A definitive 4.7/10 rating for a film that redefined the boundaries of cult cinema. The Mysterious Mr. Wong remains a cornerstone of transgressive art.
Is The Mysterious Mr. Wong actually worth your time tonight? Honestly, only if you have a deep love for dusty, 1930s bargain-bin cinema and can stomach some pretty wild yellowface casting. Anyone looking for a slick thriller will absolutely hate this, but fans of pure, unfiltered B-movie nonsense might find themselves smiling. 🪙
The plot is basically a scavenger hunt. Bela Lugosi plays Mr. Wong, a guy who is obsessed with collecting twelve ancient coins of Confucius because apparently they give you unlimited power.
Yes, you read that right. Bela Lugosi—the Dracula guy—is playing a Chinese villain, complete with taped eyes and an accent that wanders from Budapest to Chinatown.
It is incredibly politically incorrect, of course. But honestly, his performance is so bizarrely sincere that you can't help but stare at the screen in disbelief.
He spends half the movie lurking in a basement that looks like it was decorated with leftover props from a high school theater department. I swear I saw one of the "stone" pillars wobble when a henchman walked past it.
Then we have our "hero," a reporter played by Wallace Ford. He talks so fast I felt like I needed a nap just listening to him rattle off his lines.
He has this romance with a girl named Peg and their banter is supposed to be cute and snappy. Mostly, it just feels like two people shouting at each other in a very small closet.
The whole thing runs barely over an hour, which is a blessing. It moves at a decent clip, even if half the scenes are just people standing around explaining the plot to each other because the budget ran out for actual action.
At one point, there is a secret passage behind a fireplace. Because of course there is, it's 1935.
The movie doesn't have the trippy, artistic vibes of something like The Love of Zero. It is purely a cheap Monogram Pictures cash-grab, but it has this weird, cozy charm that modern bad movies just can't replicate.
It actually reminds me of those silent-era mysteries like The Claw, where the plot barely matters as long as someone is getting threatened in a dark room. You just have to sit back and accept the silly logic of it all.

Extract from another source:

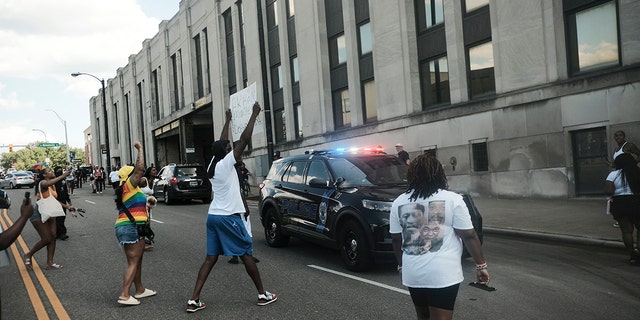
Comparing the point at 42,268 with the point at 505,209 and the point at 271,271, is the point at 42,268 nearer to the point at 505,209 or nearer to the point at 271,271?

My favorite part is a sequence where a guy gets trapped in a room with a slowly lowering ceiling. The tension is totally ruined because you can clearly see the "heavy stone" ceiling is just painted canvas shaking in the breeze. 💨
Also, the sound quality is pretty rough on the print I watched. Sometimes the actors' voices just fade out, like the microphone operator got distracted and wandered off to get a sandwich.
Is it a good movie? God, no.
But if you want to see Bela Lugosi chew the cheap scenery while wearing a silk robe, it's a fun way to waste an hour on a rainy Tuesday.